◆ WHAT THE TASK REQUIRES: Copy out the data word for word, from the line containing "In the photograph" through the last line of the data, including both of those lines.

▼▼▼

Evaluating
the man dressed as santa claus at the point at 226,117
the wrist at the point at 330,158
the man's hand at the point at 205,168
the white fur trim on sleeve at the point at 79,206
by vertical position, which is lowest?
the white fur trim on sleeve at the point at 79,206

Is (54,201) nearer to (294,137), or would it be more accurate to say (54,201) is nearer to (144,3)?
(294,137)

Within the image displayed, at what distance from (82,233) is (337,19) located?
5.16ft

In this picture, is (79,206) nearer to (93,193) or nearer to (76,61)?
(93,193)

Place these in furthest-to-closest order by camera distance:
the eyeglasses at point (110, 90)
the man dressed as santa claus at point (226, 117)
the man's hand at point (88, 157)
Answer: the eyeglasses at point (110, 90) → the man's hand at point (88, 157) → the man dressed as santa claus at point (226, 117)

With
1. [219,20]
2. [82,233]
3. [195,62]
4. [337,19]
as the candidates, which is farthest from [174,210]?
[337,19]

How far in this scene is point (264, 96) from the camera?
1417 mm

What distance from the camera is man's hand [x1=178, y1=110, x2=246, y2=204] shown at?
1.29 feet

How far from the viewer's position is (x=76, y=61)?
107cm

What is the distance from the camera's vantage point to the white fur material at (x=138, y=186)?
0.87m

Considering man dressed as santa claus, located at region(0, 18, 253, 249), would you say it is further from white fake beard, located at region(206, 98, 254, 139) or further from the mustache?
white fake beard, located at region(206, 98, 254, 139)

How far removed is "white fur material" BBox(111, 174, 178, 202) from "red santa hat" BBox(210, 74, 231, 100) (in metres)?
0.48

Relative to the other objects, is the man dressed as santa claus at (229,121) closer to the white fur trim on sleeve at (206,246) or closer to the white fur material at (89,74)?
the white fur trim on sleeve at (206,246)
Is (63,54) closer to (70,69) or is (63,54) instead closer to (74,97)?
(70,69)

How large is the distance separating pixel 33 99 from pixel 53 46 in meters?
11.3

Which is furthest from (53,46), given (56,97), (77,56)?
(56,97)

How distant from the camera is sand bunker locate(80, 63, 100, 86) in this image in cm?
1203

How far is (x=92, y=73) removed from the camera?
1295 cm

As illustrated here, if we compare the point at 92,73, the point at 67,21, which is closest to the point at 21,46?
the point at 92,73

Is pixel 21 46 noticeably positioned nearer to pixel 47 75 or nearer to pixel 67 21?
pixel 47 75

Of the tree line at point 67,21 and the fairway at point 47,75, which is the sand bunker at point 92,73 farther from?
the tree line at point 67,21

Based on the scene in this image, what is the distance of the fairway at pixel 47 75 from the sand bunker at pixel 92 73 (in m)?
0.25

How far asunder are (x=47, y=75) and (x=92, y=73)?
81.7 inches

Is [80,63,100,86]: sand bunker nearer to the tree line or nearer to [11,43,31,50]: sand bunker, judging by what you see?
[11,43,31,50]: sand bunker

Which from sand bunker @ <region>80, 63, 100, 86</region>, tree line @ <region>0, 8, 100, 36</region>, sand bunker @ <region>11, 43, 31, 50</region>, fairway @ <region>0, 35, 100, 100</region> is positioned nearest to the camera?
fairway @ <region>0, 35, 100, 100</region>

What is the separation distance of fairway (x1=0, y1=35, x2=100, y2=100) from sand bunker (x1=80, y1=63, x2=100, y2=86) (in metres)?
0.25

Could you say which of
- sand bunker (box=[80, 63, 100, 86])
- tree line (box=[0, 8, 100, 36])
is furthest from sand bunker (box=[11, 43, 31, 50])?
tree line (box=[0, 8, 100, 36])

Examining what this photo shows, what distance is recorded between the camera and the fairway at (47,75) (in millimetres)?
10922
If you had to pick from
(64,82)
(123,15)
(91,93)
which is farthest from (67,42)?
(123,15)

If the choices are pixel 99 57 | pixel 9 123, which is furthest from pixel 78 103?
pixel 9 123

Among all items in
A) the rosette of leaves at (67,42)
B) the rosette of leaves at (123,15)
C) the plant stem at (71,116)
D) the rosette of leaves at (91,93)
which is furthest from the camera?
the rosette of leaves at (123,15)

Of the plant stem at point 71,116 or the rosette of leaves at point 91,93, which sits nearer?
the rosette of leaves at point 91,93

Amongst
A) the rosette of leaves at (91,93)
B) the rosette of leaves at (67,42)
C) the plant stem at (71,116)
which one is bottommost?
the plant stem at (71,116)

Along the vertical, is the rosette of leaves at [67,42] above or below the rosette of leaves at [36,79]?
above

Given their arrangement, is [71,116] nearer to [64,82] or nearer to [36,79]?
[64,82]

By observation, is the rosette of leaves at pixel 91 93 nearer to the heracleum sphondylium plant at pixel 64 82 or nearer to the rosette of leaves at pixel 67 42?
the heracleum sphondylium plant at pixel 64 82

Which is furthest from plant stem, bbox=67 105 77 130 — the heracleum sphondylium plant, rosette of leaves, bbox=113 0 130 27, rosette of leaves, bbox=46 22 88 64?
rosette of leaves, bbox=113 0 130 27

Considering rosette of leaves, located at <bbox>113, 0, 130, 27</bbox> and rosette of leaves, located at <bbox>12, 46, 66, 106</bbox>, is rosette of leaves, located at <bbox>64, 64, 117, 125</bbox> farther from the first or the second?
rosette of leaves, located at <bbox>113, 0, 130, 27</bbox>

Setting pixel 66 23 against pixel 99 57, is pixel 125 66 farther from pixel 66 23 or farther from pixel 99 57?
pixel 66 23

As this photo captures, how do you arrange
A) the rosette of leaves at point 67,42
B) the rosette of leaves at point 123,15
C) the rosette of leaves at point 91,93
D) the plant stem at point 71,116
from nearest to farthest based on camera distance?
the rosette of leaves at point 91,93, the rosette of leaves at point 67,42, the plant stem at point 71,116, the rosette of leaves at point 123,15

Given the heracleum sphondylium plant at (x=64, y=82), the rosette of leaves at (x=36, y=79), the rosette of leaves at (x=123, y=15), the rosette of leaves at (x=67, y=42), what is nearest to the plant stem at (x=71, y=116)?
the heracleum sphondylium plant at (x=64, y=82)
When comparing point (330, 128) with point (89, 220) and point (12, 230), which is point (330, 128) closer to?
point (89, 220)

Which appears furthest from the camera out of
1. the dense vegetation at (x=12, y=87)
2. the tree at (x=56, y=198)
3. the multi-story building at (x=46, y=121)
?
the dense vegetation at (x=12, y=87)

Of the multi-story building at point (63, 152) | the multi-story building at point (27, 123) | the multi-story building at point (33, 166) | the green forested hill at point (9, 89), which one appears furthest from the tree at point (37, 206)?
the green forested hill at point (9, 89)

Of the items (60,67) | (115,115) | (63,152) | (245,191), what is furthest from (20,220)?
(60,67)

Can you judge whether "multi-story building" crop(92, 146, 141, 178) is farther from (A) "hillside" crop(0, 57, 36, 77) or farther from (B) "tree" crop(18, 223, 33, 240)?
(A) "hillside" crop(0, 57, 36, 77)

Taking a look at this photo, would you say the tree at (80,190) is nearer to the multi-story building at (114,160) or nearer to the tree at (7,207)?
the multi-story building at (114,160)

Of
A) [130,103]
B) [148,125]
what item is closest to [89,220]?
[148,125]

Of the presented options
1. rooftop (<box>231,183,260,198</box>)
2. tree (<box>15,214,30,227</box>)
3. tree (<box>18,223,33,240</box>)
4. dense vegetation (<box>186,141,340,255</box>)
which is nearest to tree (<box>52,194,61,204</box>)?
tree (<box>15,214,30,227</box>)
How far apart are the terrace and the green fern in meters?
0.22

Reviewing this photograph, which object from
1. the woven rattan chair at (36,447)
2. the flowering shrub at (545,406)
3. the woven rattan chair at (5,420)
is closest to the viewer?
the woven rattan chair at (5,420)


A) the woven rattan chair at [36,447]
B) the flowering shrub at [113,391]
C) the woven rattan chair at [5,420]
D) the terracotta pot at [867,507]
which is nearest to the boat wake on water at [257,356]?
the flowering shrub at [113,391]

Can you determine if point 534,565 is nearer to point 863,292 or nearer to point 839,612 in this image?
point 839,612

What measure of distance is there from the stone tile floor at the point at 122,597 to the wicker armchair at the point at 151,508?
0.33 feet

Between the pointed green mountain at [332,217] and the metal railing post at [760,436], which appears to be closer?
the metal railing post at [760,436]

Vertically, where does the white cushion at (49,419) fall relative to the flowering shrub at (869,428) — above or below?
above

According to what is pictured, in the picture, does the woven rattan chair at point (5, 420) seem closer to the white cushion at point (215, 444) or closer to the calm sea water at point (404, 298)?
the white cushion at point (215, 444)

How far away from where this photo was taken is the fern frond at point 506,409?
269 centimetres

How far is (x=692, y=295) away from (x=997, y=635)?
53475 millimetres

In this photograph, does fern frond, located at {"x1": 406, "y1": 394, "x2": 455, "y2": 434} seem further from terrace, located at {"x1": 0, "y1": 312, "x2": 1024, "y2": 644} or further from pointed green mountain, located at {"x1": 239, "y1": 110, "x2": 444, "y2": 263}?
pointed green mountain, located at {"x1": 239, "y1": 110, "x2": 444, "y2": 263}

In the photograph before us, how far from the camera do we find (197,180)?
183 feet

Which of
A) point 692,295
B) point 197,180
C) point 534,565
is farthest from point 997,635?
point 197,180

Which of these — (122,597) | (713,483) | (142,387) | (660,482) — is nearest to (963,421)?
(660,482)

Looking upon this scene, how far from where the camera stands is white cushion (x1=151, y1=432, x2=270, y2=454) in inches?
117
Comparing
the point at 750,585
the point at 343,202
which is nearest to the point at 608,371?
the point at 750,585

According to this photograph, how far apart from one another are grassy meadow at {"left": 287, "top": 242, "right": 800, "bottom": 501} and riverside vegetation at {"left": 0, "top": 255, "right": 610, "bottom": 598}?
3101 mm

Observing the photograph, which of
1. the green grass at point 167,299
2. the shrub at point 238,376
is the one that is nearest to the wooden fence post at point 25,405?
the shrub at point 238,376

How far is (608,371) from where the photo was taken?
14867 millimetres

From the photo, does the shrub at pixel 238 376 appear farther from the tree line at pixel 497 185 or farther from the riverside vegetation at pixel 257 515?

▲▲▲

◆ REPLY:
In the photograph before us, how far from the camera do we find (197,180)?
183 feet

Which of
A) point 692,295
B) point 197,180
C) point 534,565
is farthest from point 997,635?
point 197,180

Which of these — (122,597) | (713,483) | (142,387) | (660,482) — is nearest to (963,421)?
(660,482)

Looking upon this scene, how far from where the camera stands is white cushion (x1=151, y1=432, x2=270, y2=454) in inches?
117
Comparing
the point at 750,585
the point at 343,202
which is nearest to the point at 608,371?
the point at 750,585

According to this photograph, how far apart from one another are grassy meadow at {"left": 287, "top": 242, "right": 800, "bottom": 501} and riverside vegetation at {"left": 0, "top": 255, "right": 610, "bottom": 598}?
3101 mm

Observing the photograph, which of
1. the green grass at point 167,299
2. the shrub at point 238,376
is the one that is nearest to the wooden fence post at point 25,405?
the shrub at point 238,376

How far is (608,371) from where the photo was taken?
14867 millimetres

From the photo, does the shrub at pixel 238 376 appear farther from the tree line at pixel 497 185 or farther from the riverside vegetation at pixel 257 515?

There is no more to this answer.